Promoter fragments of human ULBP1 (601 bp), ULBP3 (501 bp), MICA (647 bp) and MICB (611 bp) were amplified by PCR from human genomic DNA using the following primers: ULBP1 forward, 5’-TGCGGTACCCCATTCACTCCCACAACTG-3’, ULBP1 reverse, CTGAAGCTTAGGAGGGGCCTGTGTGCAC; ULBP3: forward, 5’-CGCGGTACCAAAACATGCCTGAGTCTTG-3’, ULBP3 reverse, 5’-CGTAGATCTCCCCAAGCAGGACAGGAG-3’; MICA forward, 5’-TGCGGTACCACTCACCCGGATCCGAATC-3’, MICA reverse, 5’-CTAAAGCTTGGCCCAGCGCGGTCGCTTAC-3’; MICB forward, 5’-TGCGGTACCTCAGATTCCAGATCGCGCTC-3’, MICB reverse, 5’-CTGAAGCTTGCGCGGTCGCTCACAAAAT-3’. The PCR products were subcloned into the KpnI and HindIII or BglII sites of pGL3-Basic vector (Promega). The integrity of constructs was confirmed via DNA sequencing by Genecreate (Wuhan, China).
Transfection and dual luciferase reporter assays
2.7
The ULBP1-, ULBP3-, MICA-, MICB-promoter reporter plasmid or pGL3-Basic plasmid and the internal control plasmid pRL-TK (Promega), along with pCMV-flag-IRF3/5D plasmid (a gift plasmid) (21) or pCMV-flag empty vector were transfected into HEK293T cells using Lipofectamine 3000 (Invitrogen) according to the manufacturer’s instructions. After 24 hours, luciferase assays were performed with a dual-specific luciferase assay kit (Cat #: E1910, Promega) as described in our previous studies (22).
Flow cytometry analysis
2.8
The protein level of NKG2D ligands expressed on cell membrane surface was detected by flow cytometry using FACS Calibur flow cytometer (BD Biosciences) as previously described (23). Data was analyzed by FlowJo_v10.9.0 analysis software.

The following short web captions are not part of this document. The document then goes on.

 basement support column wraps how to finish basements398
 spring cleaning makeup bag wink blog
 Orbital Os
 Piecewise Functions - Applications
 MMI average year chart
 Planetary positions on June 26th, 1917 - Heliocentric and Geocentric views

Quantitative real-time RT-PCR
2.9
Total RNA was extracted from LSCs using the Total RNA Extraction Reagent (Cat#: BSC51M1, BioFlux). The samples were subjected to reverse transcription using First Strand cDNA Synthesis Kit (Roche). SYBR Master Mix (Cat#: BSB25L1B, BioFlux) was used in a two-step PCR program (94 °C for 15 s and 60 °C for 60 s) for quantitative PCR. GAPDH was applied as internal standardizer to normalize the gene transcriptional level. Primers targeted human NKG2D ligands were listed as previously described (20).
Cytotoxicity assay
2.10
The cytotoxic activity of NK92 MI or primary NK cells was examined by Cytotoxicity Assay Kit as previously described (20). Briefly, NK92 MI cells pretreated with NKG2D neutralizing antibody or control IgG were co-incubated with target cells at the indicated effector (E, NK92 MI cells)/target (T, AML or LSCs) ratio in CO_2_ incubator for 4 hours. Then lactate dehydrogenase (LDH) released from the targeted cells killed by NK92 MI were detected followed the kit instruction (Cat#: G1780, Promega).

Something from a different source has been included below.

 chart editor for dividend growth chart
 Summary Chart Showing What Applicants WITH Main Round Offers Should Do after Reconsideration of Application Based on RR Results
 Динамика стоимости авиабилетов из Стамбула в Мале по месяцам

Immunofluorescence staining
2.11
After the treatment of PARPi, LSCs were placed on glass slides and fixed with 4% paraformaldehyde for 20 min. Cells were permeabilized with 0.1% Triton in PBS for 30 min at room temperature, and incubated overnight in blocking solution containing antibody against γH2AX (Cat#: 83307-2-RR, Proteintech). Fluorescein (FITC)-labeled Goat Anti-Mouse IgG (Cat#: SA00003-2, Proteintech) was employed as a secondary antibody for observation. The nucleus was dyed with DAPI, and evaluated via a Zeiss fluorescence microscope. Images were processed via Adobe Photoshop.

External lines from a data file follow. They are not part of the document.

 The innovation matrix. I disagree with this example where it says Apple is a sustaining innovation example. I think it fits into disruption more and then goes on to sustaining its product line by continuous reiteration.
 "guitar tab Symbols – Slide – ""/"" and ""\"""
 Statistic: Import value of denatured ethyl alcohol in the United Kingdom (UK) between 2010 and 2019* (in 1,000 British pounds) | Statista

Clinical data set analysis
2.12
Microarray data GSE127200 came from the Gene Expression Omnibus (GEO) was chosen to analyze correlation between PARP1 and NKG2D ligands. The effects of NKG2D ligands on the survival of AML patients were analyzed through the online survival analysis database Kaplan Meier plot from TCGA (http://kmplot.com/analysis/index.php?p=background); the effect of PARP1 on AML patients survival was conducted in UALCAN (http://ualcan.path.uab.edu/index.html) according to the instruction.
Statistical analysis
2.13
Data was shown as mean ± standard deviation. Two-tailed Student’s t-test was performed for statistical analysis between two groups; one-way ANOVA analysis was used for statistical analysis among groups more than three.
Results
3
NKG2D ligands expression level is correlated with the prognoses of AML patients
3.1
NKG2D ligands are widely expressed on tumor cell surface in solid and hematologic malignancies, which are closely related to its immunogenicity responding to NK cells. However, during the progression of cancers, the expression level of NKG2D ligands is downregulated or absent on cell surface, leading to an immune evasion from the surveillance of NK cells. AML is one of the most severe hematologic tumors with high incidence to be relapsed. It is predicated that the absence of NKG2D ligands may be an immune escape strategy for AML to break the immune balance to promote the development and progression of tumor. To find the expression level of various subtypes of NKG2D ligands on AML patients, primary AML cells were isolated from the BM and checked by flow cytometry. As data shown in Figures 1A, B, MICA and MICB were nearly undetectable on AML cell surface from all patients, with ULBP1, ULBP2 and ULBP3 also low expressed. To further evaluate the correlation between NKG2D ligands expression level and AML patients’ prognosis, the survival analysis plotters from AML patients with low and high NKG2D ligands were drawn based on the dada in public online database (http://kmplot.com). It was shown that although the survival time was not significantly different between ULBP1 low expression and high expression AML patients (P = 0.49) (Figure 1C), patients with high level of ULBP2, ULBP2, MICA and MICB gained a longer survival time than the low-expressed patients (Figures 1D–G), indicating that NKG2D ligands could be good predictors for prognosis in AML patients.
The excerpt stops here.